* O que fazer:
#1 Reproduza fielmente o trecho do texto sobre Jânio Quadros e Jair Bolsonaro que começa em "Jânio apelou ao" e segue até "fofoca na TV.".
#2 Com base no texto sobre Jânio Quadros e Jair Bolsonaro, responda:
(a) Qual é a sigla do partido associada a Jair Bolsonaro?
(b) Em que ano Jair tomou posse?
(c) Segundo alguns, por que Jânio não precisava de marqueteiro?

* Texto selecionado:
((

Jânio Quadros foi um político de meteórico sucesso até atingir a Presidência da República. E foi eleito com a bandeira da moralidade pública. A sua música de campanha dizia: "varre, varre, vassourinha / varre, varre a bandalheira".

Jair Bolsonaro (PSL) foi um fenômeno eleitoral baseado num desgaste dos políticos tradicionais e no desejo do povo em ter um comandante diferente da política tradicional do país, eleito na mesma matriz de campanha de Jânio Quadros, qual seja varrer a bandalheira do mensalão, petrolão "et caterva".

Jânio tomou posse nos anos 1960 com o povo acreditando em suas promessas. Jair tomou posse em 2019 com o povo acreditando em suas promessas.

Jânio apelou ao sensacionalismo político —ou marketing, como preferem alguns, que dizem que Jânio não precisava de marqueteiro porque ele era o seu próprio marqueteiro. Jair apela para um sensacionalismo político com declarações que poderiam ser chamadas de programas de fofoca na TV.

))

* Conjunto de registros:
((

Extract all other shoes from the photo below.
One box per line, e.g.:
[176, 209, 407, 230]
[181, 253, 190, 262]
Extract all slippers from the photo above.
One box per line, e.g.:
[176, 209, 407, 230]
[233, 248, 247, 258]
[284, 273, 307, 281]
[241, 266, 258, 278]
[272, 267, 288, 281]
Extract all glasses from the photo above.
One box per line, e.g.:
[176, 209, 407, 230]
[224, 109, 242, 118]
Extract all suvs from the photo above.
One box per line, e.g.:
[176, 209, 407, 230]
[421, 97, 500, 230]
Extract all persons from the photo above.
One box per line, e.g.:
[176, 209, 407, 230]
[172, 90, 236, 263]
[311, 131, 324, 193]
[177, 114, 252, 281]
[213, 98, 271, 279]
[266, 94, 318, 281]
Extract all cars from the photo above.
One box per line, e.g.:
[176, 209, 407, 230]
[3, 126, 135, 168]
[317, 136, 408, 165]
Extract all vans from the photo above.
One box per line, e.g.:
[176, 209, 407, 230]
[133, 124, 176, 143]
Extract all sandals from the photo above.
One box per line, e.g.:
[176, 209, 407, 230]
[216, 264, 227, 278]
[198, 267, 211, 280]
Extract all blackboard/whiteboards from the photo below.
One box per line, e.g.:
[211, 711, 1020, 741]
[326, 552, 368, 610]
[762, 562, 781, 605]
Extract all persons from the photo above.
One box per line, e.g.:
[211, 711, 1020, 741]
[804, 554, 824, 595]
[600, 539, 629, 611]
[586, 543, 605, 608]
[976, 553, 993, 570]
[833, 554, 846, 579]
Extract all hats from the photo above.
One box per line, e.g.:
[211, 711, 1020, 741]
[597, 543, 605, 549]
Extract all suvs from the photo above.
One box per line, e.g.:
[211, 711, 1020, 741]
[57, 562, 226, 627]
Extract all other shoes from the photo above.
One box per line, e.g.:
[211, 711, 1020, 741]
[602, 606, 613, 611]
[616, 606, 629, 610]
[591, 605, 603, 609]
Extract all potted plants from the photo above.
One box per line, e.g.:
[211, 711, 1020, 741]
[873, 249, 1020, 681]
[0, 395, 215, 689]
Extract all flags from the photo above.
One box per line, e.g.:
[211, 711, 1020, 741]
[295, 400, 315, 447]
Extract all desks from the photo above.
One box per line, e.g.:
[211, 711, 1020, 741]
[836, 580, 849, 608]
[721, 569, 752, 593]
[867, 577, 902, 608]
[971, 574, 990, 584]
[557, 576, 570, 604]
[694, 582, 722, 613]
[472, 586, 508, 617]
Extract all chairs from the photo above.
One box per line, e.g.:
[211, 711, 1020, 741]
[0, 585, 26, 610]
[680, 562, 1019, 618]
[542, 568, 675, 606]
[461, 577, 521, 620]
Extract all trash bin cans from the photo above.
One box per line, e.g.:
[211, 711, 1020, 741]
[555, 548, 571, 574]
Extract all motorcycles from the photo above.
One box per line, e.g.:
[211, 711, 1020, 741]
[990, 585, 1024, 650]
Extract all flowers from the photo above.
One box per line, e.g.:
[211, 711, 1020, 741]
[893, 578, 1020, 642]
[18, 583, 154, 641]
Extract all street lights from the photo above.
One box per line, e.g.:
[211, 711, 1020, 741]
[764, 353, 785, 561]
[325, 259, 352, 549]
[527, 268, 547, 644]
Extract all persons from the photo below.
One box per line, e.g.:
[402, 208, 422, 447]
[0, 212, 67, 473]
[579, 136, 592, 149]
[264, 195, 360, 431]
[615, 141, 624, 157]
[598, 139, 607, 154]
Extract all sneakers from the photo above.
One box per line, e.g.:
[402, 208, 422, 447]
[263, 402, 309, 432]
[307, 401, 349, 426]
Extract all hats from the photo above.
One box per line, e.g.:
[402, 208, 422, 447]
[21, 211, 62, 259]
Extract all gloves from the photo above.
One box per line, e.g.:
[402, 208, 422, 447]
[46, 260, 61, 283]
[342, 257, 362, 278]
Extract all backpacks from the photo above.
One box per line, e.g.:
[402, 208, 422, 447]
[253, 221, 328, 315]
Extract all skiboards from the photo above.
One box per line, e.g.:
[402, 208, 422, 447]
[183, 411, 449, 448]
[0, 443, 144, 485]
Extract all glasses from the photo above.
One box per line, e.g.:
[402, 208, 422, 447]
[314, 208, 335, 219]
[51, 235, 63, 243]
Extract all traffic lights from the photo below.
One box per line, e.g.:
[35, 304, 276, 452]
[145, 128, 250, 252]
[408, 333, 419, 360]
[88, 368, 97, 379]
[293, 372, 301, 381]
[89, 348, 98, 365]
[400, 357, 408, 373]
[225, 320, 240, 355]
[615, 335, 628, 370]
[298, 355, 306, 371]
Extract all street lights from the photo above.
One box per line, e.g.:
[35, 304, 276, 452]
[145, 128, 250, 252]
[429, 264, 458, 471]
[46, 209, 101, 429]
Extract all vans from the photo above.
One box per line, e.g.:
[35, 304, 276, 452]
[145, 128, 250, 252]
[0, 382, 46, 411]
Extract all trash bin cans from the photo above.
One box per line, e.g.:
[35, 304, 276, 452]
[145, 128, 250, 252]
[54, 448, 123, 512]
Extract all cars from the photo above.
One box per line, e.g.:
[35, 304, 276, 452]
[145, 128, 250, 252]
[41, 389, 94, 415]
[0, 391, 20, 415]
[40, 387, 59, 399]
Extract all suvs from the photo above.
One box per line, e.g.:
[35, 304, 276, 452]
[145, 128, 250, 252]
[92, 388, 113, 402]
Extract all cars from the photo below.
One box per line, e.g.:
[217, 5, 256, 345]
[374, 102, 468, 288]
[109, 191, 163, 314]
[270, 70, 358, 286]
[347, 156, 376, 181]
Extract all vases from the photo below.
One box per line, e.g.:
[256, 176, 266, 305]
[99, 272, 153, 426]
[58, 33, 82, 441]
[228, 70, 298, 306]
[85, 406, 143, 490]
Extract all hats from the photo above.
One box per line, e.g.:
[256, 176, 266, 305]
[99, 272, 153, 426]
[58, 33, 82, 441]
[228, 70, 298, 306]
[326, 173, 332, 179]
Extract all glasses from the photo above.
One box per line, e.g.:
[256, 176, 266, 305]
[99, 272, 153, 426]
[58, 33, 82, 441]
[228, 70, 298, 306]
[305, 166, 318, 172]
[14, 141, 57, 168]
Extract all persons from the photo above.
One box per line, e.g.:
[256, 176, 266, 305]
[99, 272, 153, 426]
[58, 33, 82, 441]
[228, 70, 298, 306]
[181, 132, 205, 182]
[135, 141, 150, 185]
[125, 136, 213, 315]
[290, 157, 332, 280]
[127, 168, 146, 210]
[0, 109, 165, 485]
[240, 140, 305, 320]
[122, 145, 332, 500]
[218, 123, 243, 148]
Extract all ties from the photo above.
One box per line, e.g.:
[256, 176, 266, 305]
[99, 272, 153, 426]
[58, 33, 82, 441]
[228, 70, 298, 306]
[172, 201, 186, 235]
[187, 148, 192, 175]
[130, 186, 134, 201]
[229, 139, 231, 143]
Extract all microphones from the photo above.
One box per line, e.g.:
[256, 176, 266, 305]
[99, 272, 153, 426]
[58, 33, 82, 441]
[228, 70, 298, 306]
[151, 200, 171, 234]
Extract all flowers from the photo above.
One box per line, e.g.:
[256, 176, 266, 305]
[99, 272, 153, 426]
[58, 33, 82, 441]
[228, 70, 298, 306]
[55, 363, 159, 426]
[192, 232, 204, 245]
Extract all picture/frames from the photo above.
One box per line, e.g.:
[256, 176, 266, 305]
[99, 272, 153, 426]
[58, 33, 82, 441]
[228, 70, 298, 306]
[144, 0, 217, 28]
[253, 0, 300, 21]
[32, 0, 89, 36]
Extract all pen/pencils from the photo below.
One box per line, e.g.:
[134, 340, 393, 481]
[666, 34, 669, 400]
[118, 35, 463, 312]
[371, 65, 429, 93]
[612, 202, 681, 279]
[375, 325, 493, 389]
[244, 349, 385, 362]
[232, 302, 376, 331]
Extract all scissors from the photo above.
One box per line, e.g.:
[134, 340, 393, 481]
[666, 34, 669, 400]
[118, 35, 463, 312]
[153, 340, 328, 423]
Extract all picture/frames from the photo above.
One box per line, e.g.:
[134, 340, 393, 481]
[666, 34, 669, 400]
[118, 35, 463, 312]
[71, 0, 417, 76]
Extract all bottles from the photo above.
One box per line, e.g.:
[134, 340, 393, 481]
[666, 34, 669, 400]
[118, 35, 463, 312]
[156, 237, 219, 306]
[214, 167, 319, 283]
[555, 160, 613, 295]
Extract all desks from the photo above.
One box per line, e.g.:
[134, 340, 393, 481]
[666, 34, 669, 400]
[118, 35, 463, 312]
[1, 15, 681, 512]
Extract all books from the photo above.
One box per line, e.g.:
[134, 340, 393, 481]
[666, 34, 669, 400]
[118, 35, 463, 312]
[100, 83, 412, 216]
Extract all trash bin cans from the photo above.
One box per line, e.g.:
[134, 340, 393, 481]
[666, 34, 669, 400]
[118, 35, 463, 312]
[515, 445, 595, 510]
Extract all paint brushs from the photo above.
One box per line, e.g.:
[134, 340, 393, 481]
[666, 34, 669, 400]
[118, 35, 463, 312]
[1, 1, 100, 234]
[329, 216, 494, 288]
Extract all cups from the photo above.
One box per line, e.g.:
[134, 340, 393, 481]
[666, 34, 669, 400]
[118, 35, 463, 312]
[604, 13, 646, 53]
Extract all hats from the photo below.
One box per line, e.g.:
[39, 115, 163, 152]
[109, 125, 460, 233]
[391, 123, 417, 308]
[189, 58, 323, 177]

))

* Respostas esperadas:
#1
Jânio apelou ao sensacionalismo político —ou marketing, como preferem alguns, que dizem que Jânio não precisava de marqueteiro porque ele era o seu próprio marqueteiro. Jair apela para um sensacionalismo político com declarações que poderiam ser chamadas de programas de fofoca na TV.

#2
(a) PSL.
(b) Em 2019.
(c) Porque ele era o seu próprio marqueteiro.